Corrupt, third-world despots were fond of the ZiS 110B/Packard Super Eight too. El Comandante, 1963:
I haven’t seen anyone mention that Elvis had a 1960 version of one of these.
The landau bars work well, but, then, I guess that’s true of any luxury barge with a huge C-pillar. For an early Elvis-mobile, that’s a pretty good one.
Back in the 1980s I had the opportunity to meet Mr. Willard Hess, of Hess & Eisehardt, and I continued to talk on the phone with him for years. One of our conversations was after I found a H&E ’60 Lincoln like the one seen here. It was in a junkyard in NJ, and the entire rear half of the roof was rusted thru because they had only primered the new roof area. Because the roof was padded with a cotton material, once water got under the outer roof cover, it was trapped there and the roof metal rusted out. The rear passenger area was wet and filled with mold. The seat material was rust stained as well.
Mr Hess told me the primary reasons for the roof change was to “get rid of that damn sloping rear window”. Gutting the window allowed them to install the rear seat about 4 inches to the rear, resulting in more leg room. This was also the reason for moving the rear window rearward. H&E was able to add interior room, and the second reason was to make the car look longer, without adding to the wheelbase.

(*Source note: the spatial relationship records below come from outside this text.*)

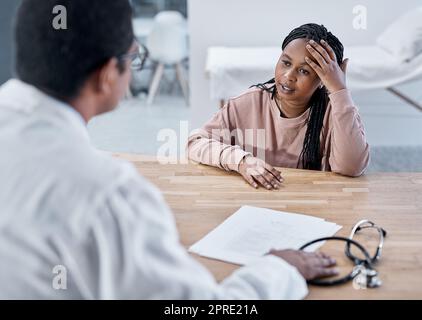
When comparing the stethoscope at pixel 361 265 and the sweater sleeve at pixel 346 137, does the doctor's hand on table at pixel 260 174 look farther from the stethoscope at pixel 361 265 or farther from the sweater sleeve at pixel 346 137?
the stethoscope at pixel 361 265

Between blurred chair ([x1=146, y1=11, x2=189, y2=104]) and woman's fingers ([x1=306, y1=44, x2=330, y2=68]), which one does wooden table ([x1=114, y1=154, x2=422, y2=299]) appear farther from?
blurred chair ([x1=146, y1=11, x2=189, y2=104])

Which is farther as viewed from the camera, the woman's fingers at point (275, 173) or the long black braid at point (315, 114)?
the long black braid at point (315, 114)

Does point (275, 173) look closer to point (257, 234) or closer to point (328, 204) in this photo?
point (328, 204)

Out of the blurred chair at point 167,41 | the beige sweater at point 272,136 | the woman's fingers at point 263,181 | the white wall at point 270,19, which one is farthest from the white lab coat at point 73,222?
the blurred chair at point 167,41

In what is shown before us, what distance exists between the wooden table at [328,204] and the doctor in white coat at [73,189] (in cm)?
32

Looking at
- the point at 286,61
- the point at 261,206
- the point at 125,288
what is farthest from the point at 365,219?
the point at 125,288

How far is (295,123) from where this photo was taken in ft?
5.90

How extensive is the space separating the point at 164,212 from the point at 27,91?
25cm

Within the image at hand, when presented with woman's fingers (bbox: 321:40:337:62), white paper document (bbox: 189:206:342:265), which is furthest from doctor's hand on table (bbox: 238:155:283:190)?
woman's fingers (bbox: 321:40:337:62)

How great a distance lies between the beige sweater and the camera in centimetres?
163


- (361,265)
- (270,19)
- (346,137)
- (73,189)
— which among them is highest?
(270,19)

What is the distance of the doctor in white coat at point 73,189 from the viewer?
0.75 metres

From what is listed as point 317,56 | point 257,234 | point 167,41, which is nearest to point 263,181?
point 257,234

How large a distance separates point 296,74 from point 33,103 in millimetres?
1022
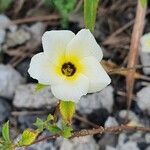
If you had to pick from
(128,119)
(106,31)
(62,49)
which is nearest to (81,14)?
(106,31)

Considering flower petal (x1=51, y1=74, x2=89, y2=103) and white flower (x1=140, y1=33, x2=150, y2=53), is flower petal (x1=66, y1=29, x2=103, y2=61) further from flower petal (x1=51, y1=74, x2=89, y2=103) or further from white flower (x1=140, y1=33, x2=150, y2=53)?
white flower (x1=140, y1=33, x2=150, y2=53)

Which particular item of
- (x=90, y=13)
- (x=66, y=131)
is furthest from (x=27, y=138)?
(x=90, y=13)

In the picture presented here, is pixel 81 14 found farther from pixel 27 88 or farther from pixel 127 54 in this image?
pixel 27 88

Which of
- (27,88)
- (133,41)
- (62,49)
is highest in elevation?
(62,49)

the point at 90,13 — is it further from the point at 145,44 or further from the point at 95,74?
the point at 145,44

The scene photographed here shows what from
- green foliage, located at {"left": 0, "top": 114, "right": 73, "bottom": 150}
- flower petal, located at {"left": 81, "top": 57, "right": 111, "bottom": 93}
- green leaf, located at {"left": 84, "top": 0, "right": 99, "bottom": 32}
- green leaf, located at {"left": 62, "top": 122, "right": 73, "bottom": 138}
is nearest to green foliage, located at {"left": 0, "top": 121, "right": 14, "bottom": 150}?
green foliage, located at {"left": 0, "top": 114, "right": 73, "bottom": 150}
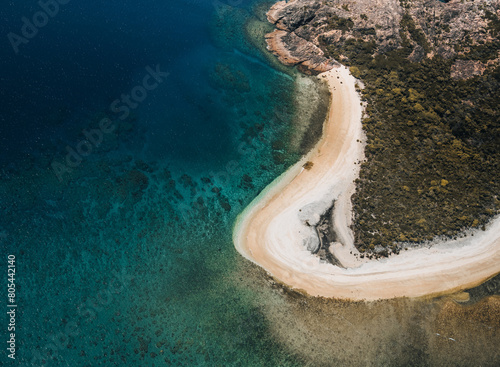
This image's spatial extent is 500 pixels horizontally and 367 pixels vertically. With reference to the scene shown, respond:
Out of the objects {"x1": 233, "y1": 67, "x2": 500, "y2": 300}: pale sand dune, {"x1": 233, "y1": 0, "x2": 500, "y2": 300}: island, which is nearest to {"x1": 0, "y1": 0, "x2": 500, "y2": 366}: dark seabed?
{"x1": 233, "y1": 67, "x2": 500, "y2": 300}: pale sand dune

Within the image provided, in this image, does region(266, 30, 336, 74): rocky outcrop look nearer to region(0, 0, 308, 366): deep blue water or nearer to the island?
the island

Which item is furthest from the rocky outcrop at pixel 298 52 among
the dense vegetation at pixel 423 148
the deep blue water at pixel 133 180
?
the dense vegetation at pixel 423 148

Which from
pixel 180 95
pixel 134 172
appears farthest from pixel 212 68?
pixel 134 172

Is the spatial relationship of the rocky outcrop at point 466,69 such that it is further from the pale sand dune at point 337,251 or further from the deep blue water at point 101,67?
the deep blue water at point 101,67

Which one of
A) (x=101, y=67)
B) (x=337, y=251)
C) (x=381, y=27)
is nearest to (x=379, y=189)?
(x=337, y=251)

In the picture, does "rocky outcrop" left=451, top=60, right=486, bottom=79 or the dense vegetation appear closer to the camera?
the dense vegetation
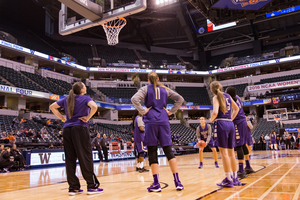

I have always liked these cars a little, but the more I see them, the more I like them. Yes the design is flamboyant and over the top, but you have to compare them to their competition’s designs. The Cadillac with it’s tall fins and rocket pod tail lamps. The Fleetwood was slathered with chrome on the sides, an extension of the ’57 through 59 rear quarter treatment. The 75 was a bit cleaner overall. The Imperial still sported tall tail fins along with an incredibly complicated front end, and don’t forget the toilet seat! The Lincoln’s front end is faddish with the canted head lights, but it is the cleanest design. Even Rolls Royce had Mulliner bodied cars with the canted lights, it was an odd styling affect that was quite popular for a short time.
I’m sure that it was much more relaxing to have your driver handle all the traffic and parking. He would drop you off and pick you up at the curb. Now everyone car afford to enjoy that type of service thanks to Uber.
“Any color you want, as long as it’s black…”
It’s interesting to see how thoroughly the dead-flat side glass dates the body . . .
Call me strange but…. This Mark IV would look marvelous with a completely flat windshield like a Jeep Wrangler. Also, this is one of a handful of cars that looks great with a vinyl/ landau roof.